Disabling this timeout has a highly likelihood of yielding connection leaks due to lost TCP FIN packets, etc.

access_log

(repeated config.accesslog.v3.AccessLog) Configuration for access logs emitted by the this tcp_proxy.

max_connect_attempts

(UInt32Value) The maximum number of unsuccessful connection attempts that will be made before giving up. If the parameter is not specified, 1 connection attempt will be made.

hash_policy

(repeated type.v3.HashPolicy) Optional configuration for TCP proxy hash policy. If hash_policy is not set, the hash-based load balancing algorithms will select a host randomly. Currently the number of hash policies is limited to 1.

tunneling_config

(extensions.filters.network.tcp_proxy.v3.TcpProxy.TunnelingConfig) If set, this configures tunneling, e.g. configuration options to tunnel TCP payload over HTTP CONNECT. If this message is absent, the payload will be proxied upstream as per usual.

max_downstream_connection_duration

(Duration) The maximum duration of a connection. The duration is defined as the period since a connection was established. If not set, there is no max duration. When max_downstream_connection_duration is reached the connection will be closed. Duration must be at least 1ms.

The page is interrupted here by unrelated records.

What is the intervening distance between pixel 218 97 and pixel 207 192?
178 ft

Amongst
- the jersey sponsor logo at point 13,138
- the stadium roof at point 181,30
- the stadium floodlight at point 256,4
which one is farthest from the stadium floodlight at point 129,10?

extensions.filters.network.tcp_proxy.v3.TcpProxy.WeightedCluster

[extensions.filters.network.tcp_proxy.v3.TcpProxy.WeightedCluster proto]

Allows for specification of multiple upstream clusters along with weights that indicate the percentage of traffic to be forwarded to each cluster. The router selects an upstream cluster based on these weights.

{
  "clusters": []
}
clusters

(repeated extensions.filters.network.tcp_proxy.v3.TcpProxy.WeightedCluster.ClusterWeight, REQUIRED) Specifies one or more upstream clusters associated with the route.

extensions.filters.network.tcp_proxy.v3.TcpProxy.WeightedCluster.ClusterWeight

[extensions.filters.network.tcp_proxy.v3.TcpProxy.WeightedCluster.ClusterWeight proto]

{
  "name": "...",
  "weight": "...",
  "metadata_match": "{...}"
}
name

(string, REQUIRED) Name of the upstream cluster.

weight

(uint32) When a request matches the route, the choice of an upstream cluster is determined by its weight. The sum of weights across all entries in the clusters array determines the total weight.

metadata_match

(config.core.v3.Metadata) Optional endpoint metadata match criteria used by the subset load balancer. Only endpoints in the upstream cluster with metadata matching what is set in this field will be considered for load balancing. Note that this will be merged with what’s provided in TcpProxy.metadata_match, with values here taking precedence. The filter name should be specified as envoy.lb.

extensions.filters.network.tcp_proxy.v3.TcpProxy.TunnelingConfig

[extensions.filters.network.tcp_proxy.v3.TcpProxy.TunnelingConfig proto]

Configuration for tunneling TCP over other transports or application layers. Tunneling is supported over both HTTP/1.1 and HTTP/2. Upstream protocol is determined by the cluster configuration.

{
  "hostname": "...",
  "use_post": "...",
  "headers_to_add": []
}
hostname

(string, REQUIRED) The hostname to send in the synthesized CONNECT headers to the upstream proxy.

use_post

(bool) Use POST method instead of CONNECT method to tunnel the TCP stream. The ‘protocol: bytestream’ header is also NOT set for HTTP/2 to comply with the spec.

The upstream proxy is expected to convert POST payload as raw TCP.

headers_to_add

(repeated config.core.v3.HeaderValueOption) Additional request headers to upstream proxy. This is mainly used to trigger upstream to convert POST requests back to CONNECT requests.

Neither :-prefixed pseudo-headers nor the Host: header can be overridden.